> [Stated goal]
Each line from the one that contains "How far from the woman's" to the end of the material must be set down exactly, and no line before it.

•••

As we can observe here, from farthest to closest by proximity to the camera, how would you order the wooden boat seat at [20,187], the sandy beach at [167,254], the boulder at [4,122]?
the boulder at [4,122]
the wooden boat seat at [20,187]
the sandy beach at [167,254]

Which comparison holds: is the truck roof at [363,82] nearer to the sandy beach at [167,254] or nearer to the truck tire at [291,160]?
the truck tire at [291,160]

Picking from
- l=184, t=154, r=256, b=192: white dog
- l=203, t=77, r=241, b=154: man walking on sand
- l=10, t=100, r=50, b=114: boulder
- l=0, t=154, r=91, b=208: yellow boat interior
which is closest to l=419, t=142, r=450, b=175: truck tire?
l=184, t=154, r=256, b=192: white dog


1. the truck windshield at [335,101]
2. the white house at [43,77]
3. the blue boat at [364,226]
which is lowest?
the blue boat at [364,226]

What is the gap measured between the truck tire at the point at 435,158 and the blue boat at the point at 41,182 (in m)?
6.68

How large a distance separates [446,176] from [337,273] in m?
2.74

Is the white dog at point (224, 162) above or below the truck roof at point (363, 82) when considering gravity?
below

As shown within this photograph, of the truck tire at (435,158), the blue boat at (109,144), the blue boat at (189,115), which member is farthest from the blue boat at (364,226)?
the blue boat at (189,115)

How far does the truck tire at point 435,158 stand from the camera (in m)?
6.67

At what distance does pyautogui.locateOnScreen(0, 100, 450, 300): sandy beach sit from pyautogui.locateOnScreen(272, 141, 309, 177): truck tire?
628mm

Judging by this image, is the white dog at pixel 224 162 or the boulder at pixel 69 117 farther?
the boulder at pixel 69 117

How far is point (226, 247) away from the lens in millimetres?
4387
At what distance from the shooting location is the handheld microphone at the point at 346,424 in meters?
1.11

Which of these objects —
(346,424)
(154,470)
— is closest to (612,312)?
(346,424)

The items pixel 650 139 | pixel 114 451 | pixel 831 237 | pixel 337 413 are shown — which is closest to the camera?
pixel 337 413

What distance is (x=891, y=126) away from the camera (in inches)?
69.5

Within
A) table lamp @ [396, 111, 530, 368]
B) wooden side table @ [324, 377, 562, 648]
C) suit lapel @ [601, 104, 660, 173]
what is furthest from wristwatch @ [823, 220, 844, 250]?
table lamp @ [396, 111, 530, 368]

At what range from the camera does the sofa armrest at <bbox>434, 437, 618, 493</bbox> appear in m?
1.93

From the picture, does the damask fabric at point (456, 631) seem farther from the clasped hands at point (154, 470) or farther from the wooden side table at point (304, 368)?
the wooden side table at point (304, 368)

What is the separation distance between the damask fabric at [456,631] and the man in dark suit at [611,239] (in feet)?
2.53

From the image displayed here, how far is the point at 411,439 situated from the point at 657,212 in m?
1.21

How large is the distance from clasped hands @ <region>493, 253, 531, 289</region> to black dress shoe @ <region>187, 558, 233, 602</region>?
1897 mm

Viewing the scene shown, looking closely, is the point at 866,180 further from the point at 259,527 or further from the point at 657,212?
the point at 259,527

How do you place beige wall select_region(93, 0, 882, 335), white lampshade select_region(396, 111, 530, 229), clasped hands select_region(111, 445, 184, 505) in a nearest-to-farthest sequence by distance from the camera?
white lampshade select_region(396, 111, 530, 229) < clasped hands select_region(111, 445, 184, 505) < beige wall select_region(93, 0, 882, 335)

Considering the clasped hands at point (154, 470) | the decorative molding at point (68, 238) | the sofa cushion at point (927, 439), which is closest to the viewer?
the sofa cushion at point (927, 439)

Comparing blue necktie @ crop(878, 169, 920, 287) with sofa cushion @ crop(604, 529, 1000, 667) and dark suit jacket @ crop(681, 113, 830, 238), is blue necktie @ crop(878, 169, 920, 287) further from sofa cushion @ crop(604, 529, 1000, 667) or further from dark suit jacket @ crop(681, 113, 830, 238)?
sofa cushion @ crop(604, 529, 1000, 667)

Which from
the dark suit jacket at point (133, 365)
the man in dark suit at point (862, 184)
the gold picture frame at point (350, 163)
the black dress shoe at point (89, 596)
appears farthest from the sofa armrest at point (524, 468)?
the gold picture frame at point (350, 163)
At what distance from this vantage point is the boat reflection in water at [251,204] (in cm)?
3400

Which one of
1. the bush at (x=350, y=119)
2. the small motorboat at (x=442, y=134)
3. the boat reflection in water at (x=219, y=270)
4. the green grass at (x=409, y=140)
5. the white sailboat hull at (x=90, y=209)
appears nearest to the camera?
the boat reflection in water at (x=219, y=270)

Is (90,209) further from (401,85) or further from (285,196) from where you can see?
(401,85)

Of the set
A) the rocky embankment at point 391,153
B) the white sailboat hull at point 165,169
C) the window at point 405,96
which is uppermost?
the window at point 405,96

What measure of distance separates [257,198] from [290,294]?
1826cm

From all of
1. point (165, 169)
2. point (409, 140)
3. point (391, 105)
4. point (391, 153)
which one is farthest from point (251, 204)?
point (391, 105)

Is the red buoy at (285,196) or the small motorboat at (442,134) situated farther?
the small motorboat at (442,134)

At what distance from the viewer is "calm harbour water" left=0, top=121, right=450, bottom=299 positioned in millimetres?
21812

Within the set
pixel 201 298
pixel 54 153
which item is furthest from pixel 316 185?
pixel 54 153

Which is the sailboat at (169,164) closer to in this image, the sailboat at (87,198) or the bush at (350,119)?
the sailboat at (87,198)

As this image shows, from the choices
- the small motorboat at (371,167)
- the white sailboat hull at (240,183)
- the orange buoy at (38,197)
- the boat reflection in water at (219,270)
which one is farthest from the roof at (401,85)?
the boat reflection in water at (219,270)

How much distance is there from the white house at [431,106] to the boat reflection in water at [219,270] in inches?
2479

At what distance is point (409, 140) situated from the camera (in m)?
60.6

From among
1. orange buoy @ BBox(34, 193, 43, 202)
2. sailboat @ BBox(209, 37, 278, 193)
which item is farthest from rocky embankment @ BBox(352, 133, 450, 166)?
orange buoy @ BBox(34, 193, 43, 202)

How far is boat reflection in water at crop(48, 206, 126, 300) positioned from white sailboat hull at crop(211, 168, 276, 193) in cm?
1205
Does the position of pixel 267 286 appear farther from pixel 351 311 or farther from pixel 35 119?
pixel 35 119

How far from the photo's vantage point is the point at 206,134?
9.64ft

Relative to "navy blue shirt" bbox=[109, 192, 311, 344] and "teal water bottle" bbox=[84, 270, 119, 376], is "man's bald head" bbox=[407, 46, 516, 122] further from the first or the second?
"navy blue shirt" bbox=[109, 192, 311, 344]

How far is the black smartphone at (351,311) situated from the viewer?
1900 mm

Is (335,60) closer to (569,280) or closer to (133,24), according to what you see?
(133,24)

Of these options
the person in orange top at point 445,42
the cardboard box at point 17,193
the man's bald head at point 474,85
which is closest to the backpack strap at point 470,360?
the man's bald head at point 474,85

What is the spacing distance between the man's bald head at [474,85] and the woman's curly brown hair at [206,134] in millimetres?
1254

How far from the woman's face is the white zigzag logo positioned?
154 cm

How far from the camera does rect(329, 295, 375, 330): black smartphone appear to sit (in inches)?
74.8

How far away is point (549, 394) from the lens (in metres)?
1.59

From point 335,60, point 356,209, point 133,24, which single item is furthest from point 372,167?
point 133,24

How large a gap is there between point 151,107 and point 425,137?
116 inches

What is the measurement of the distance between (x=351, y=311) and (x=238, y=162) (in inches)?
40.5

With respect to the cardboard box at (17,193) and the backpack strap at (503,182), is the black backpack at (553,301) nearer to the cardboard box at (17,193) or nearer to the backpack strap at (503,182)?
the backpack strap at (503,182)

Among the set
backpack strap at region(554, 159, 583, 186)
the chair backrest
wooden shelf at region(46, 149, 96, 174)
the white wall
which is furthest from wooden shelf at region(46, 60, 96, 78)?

•••

> [Solution to this problem]
How far from the woman's face is the white zigzag logo positioned?
154 cm

How far from the camera does rect(329, 295, 375, 330): black smartphone appear to sit (in inches)?
74.8

How far away is point (549, 394) from the lens (in metres)?
1.59

From point 335,60, point 356,209, point 133,24, which single item is furthest from point 372,167?
point 133,24

How large a gap is there between point 151,107 and point 425,137?
116 inches

What is the measurement of the distance between (x=351, y=311) and (x=238, y=162) (in inches)?
40.5

With respect to the cardboard box at (17,193) and the backpack strap at (503,182), is the black backpack at (553,301) nearer to the cardboard box at (17,193) or nearer to the backpack strap at (503,182)?
the backpack strap at (503,182)

Among the set
backpack strap at region(554, 159, 583, 186)
the chair backrest
wooden shelf at region(46, 149, 96, 174)
the white wall
which is furthest from wooden shelf at region(46, 60, 96, 78)?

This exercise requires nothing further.